* _Verilen görev A_:
Aşağıdaki İmralı Tutanakları yazısına göre Sırrı Süreyya Önder'in adı tutanaklarda nasıl geçiyor?
* _Verilen görev B_:
Aşağıdaki İmralı Tutanakları yazısını bittiği yerden devam ettir.

* _Metin alıntısı_:

Sırrı, Sayın Devlet ve Sayın Öcalan

İmralı Tutanakları konusunda soldaki derin sessizlik sürüyor.

"Başkanım şunlar iyi de işte bunlar sürece ayak diriyor" cümleleri güzelce yerini bulmuş tutanaklarda.

Cümlelerde adı geçenlerde, adı geçmese de "kıza söylenen sözün gelini" olanlarda tık yok.

Tepkiler var.

Sırrı Süreyya'nın Öcalan'la birlikte Türkiye solunu çekiştirebilmelerine, bu çekiştirmelerde söylenenlere tepki gösteren insanlar. Twitter, Facebook gibi mecralarda açık ya da yarı açık biçimlerde bakan herkesin ya da sadece dostlarının görebileceği şekilde söylenen insanlar.

Asıl can alıcı konuyaysa henüz gördüğüm kadarıyla kimse dikkat çekmedi.

Hatırlatayım Nisan 2013 tarihli tutanakta şu konuşmalar geçiyor (Sırrı ve Sayın Öcalan adları bana ait. Tutanaklarda S.S.Önder ve A. Öcalan olarak geçiyor.:

Sırrı: Soldaki durumu ikiye bölmek gerekiyor. Yarattığı şok etkisiyle sarsıldı herkes. Bir kısmı temkinli yaklaştı. Bir kısmı hayal kırıklığı ile içindeki Kemalist'i açığa çıkardı. Biz birinci elden bilgilendirmeler yapıyoruz.

* _Gösterilen veriler_:
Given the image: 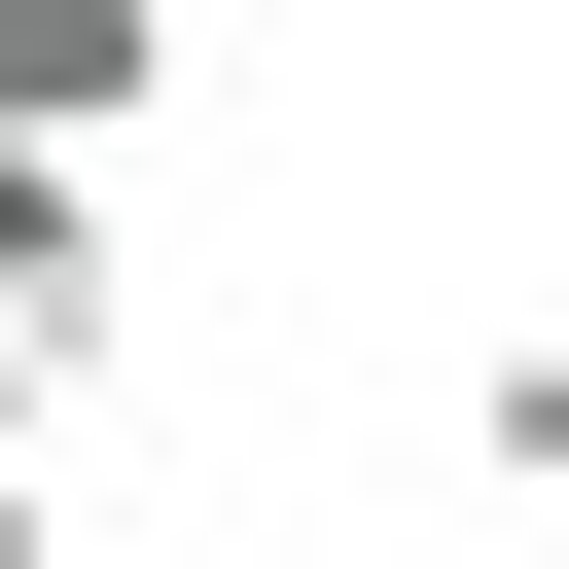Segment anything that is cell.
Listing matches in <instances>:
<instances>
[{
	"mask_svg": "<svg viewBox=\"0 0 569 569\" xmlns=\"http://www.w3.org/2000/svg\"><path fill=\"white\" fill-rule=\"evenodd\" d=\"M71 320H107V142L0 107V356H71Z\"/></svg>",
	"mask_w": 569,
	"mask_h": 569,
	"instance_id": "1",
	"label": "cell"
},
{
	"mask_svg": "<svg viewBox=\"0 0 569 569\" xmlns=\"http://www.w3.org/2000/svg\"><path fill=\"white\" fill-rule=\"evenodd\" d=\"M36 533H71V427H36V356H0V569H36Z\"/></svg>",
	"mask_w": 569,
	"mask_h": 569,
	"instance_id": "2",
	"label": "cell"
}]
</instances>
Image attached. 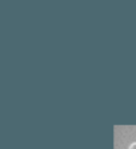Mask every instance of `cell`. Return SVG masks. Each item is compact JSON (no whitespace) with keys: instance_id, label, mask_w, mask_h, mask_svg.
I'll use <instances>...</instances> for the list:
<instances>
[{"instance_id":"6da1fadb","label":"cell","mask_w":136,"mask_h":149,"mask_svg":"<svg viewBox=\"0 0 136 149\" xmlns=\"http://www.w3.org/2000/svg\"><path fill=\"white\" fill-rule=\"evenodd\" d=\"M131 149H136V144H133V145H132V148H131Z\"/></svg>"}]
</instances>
==
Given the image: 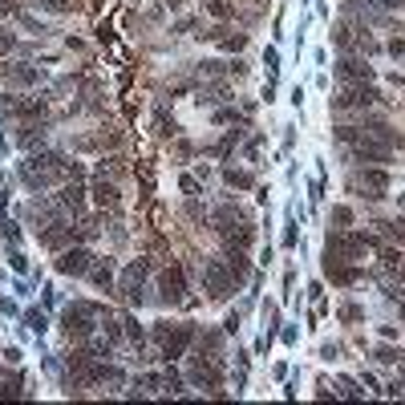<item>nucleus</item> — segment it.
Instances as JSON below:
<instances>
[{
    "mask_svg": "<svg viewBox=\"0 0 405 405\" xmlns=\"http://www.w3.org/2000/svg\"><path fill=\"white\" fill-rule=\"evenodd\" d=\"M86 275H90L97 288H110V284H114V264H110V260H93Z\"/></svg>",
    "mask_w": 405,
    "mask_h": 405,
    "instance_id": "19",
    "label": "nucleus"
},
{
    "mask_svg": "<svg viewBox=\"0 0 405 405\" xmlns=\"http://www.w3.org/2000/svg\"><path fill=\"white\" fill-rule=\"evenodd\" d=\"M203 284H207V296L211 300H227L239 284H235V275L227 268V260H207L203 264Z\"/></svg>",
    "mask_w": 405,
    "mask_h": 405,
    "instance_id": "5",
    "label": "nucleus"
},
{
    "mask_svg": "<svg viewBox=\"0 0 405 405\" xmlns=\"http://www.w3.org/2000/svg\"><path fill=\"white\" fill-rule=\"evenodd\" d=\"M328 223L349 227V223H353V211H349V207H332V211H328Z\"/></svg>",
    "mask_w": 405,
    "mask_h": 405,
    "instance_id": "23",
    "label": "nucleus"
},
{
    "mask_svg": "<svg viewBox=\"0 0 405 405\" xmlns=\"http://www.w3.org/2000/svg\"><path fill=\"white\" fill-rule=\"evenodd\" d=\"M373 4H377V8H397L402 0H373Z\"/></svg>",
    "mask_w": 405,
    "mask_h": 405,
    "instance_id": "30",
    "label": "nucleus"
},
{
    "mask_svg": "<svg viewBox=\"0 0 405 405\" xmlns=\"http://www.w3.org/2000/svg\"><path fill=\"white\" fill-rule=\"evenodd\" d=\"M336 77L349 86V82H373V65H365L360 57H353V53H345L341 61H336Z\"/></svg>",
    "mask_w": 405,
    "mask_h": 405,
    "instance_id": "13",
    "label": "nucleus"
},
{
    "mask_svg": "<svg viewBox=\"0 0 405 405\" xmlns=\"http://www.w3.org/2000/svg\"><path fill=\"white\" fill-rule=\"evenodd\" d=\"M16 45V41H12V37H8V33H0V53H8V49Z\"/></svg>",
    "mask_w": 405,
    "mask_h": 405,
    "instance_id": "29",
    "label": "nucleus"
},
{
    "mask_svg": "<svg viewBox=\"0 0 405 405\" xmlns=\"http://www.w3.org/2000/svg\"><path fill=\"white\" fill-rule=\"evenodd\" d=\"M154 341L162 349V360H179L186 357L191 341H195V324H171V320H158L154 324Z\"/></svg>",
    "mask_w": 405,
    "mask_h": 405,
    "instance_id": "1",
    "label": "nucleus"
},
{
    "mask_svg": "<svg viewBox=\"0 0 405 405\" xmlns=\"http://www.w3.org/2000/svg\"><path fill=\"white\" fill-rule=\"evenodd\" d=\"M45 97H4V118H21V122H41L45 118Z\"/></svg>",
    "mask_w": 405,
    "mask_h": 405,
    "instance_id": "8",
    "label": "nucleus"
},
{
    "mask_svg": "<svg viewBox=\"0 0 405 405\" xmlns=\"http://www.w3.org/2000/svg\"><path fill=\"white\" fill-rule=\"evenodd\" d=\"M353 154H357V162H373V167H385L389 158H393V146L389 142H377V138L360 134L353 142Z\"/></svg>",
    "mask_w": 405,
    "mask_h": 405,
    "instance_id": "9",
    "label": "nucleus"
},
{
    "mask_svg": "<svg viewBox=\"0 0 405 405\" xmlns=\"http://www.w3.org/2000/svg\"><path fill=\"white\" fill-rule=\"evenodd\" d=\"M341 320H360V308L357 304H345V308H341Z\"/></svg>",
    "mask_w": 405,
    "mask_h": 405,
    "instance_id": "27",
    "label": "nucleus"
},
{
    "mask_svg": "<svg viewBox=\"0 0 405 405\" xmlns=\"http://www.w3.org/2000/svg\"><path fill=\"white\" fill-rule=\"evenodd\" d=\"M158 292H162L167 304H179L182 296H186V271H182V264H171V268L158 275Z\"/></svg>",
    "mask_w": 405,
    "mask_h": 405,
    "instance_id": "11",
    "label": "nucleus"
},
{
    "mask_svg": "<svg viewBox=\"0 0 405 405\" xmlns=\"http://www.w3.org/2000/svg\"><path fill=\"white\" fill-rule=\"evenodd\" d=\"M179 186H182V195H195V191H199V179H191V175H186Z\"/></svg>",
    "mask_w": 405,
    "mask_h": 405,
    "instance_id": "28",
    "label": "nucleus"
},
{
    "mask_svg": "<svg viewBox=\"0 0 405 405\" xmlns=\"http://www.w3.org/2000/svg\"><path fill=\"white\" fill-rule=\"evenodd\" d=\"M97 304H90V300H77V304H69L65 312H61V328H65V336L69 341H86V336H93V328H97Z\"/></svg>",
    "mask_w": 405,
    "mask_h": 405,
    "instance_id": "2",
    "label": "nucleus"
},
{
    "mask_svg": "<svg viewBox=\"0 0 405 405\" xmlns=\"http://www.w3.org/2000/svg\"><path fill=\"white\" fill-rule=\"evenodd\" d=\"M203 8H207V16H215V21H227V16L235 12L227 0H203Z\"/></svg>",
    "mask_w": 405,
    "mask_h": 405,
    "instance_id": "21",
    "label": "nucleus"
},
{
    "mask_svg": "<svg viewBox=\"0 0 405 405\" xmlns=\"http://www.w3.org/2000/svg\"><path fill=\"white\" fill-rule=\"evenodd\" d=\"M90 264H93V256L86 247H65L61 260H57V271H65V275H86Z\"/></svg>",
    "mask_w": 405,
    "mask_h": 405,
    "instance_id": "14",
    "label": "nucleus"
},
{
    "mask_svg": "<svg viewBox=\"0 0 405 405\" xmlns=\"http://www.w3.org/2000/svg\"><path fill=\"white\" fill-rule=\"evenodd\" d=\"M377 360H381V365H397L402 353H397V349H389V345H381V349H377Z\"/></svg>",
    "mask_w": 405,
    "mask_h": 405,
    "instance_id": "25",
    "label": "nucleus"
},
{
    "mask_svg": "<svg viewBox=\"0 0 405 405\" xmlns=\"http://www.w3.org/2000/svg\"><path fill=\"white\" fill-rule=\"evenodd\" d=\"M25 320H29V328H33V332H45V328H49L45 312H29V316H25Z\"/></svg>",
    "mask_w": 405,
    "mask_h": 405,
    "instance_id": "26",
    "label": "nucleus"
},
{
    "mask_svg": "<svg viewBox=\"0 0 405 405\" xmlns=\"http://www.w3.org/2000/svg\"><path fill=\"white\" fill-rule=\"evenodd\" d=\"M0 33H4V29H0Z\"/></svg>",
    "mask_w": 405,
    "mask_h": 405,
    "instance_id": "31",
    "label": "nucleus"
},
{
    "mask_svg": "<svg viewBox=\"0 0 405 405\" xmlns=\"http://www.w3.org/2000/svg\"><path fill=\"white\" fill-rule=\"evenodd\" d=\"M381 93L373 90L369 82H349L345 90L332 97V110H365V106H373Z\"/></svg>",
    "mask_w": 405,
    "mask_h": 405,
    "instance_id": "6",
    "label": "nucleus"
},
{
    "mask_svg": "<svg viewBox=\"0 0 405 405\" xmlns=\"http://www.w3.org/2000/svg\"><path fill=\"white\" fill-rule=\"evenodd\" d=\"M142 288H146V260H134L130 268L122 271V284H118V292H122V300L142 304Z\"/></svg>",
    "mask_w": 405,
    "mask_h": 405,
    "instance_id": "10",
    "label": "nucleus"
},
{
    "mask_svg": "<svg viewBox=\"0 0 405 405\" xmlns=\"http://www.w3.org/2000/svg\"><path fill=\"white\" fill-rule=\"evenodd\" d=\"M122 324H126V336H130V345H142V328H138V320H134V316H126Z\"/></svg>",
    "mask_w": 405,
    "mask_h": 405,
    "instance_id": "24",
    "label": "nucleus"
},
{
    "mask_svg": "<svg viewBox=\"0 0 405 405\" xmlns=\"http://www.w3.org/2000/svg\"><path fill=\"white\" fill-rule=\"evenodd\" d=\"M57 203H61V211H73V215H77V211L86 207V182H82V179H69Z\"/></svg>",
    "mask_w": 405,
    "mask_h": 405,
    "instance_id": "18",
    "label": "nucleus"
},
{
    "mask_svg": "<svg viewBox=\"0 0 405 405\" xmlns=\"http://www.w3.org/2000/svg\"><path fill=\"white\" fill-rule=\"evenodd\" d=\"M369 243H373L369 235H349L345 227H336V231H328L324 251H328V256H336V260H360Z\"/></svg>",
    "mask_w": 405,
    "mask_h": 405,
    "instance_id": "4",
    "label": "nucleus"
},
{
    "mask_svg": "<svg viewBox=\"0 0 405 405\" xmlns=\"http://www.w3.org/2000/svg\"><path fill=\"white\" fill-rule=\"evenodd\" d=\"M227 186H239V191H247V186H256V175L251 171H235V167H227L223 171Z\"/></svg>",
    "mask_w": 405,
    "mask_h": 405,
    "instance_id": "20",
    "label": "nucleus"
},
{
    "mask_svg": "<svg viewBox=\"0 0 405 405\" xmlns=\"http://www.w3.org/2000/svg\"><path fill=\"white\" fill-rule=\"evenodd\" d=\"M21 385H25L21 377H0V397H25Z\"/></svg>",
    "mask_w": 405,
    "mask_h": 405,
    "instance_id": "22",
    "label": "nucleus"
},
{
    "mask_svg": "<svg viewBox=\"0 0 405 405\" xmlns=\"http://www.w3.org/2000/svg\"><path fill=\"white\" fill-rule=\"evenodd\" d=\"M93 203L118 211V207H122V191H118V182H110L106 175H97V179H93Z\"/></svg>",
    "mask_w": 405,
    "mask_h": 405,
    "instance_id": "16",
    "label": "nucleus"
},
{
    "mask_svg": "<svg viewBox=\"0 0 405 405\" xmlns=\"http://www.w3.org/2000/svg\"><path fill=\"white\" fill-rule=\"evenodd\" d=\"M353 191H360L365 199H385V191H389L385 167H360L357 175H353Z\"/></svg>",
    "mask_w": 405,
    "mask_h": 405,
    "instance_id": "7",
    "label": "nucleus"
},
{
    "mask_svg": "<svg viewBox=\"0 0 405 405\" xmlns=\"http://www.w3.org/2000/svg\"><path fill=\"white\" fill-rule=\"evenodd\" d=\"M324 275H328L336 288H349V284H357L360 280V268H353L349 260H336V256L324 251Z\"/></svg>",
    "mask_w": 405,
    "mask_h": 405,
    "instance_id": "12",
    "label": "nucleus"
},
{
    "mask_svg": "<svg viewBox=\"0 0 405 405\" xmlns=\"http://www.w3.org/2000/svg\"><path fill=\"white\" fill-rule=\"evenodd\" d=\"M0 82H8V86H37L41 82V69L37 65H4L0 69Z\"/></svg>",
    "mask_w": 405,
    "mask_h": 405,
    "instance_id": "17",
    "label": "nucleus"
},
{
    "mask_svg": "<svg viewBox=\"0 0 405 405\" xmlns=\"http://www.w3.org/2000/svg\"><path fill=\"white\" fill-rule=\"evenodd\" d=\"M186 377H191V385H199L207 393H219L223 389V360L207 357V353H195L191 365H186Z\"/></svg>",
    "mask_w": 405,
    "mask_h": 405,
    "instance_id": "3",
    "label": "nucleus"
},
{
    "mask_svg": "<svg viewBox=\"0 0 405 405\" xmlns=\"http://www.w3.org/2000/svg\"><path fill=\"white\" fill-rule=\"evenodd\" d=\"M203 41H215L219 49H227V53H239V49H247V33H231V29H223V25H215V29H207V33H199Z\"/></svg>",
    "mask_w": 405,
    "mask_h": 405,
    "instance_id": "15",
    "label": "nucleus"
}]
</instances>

* _Cevap A_:
S.S.Önder olarak geçiyor.

* _Cevap B_:
Sayın Öcalan: Temkinli yaklaşanlar kimlerdir?

Sırrı: Oğuzhan Müftüoğlu, Melih Pekdemir vb. ÖDP çevreleri. TKP vb. çevreler daha vahim yaklaştılar.

Sayın Öcalan: Nasuh Mitap ne yapıyor?

Sırrı: O benim Mamak'tan cezaevi arkadaşım. Diğerlerinden daha onurlu ve direngen bir cezaevi çizgisi vardı, ama şimdi münzevi bir hayat yaşıyor.

Sayın Öcalan: Biz bu süreci Solun da önünü açmak için yürütüyoruz. Sol dirilecek, bastırılan solun önünü açıyoruz. Onların da legalleşmesi gerekiyor. Burjuvazi zor ile bastırdığı için biz illegaliteyi seçmek zorunda kaldık. Yoksa normal olan legalitedir. Parlamentonun ileride yapacağı çağrıyla sol da legalleşecek. AKP muhafazakardır, diğerleri milliyetçi - ulusalcı. Arada muazzam bir boşluk var. Sol bunu doldurabilir.

(İmralı tutanakları, Weşanen Mezopotamya, Neuss - Almanya, Kasım 2015, sayfa 50)

Görüşler üzerine bir şey söylemeyeceğim. Öcalan'ın sola biçtiği rolün (önü açılmış olanının bu arada!) muhafazakarlıkla milliyetçilik arasındaki "muazzam boşluğa" dair olması mesela, gerçekten çok hoş. "İkibuçuk metre karelik" bir boşluğu mu kastediyor acaba?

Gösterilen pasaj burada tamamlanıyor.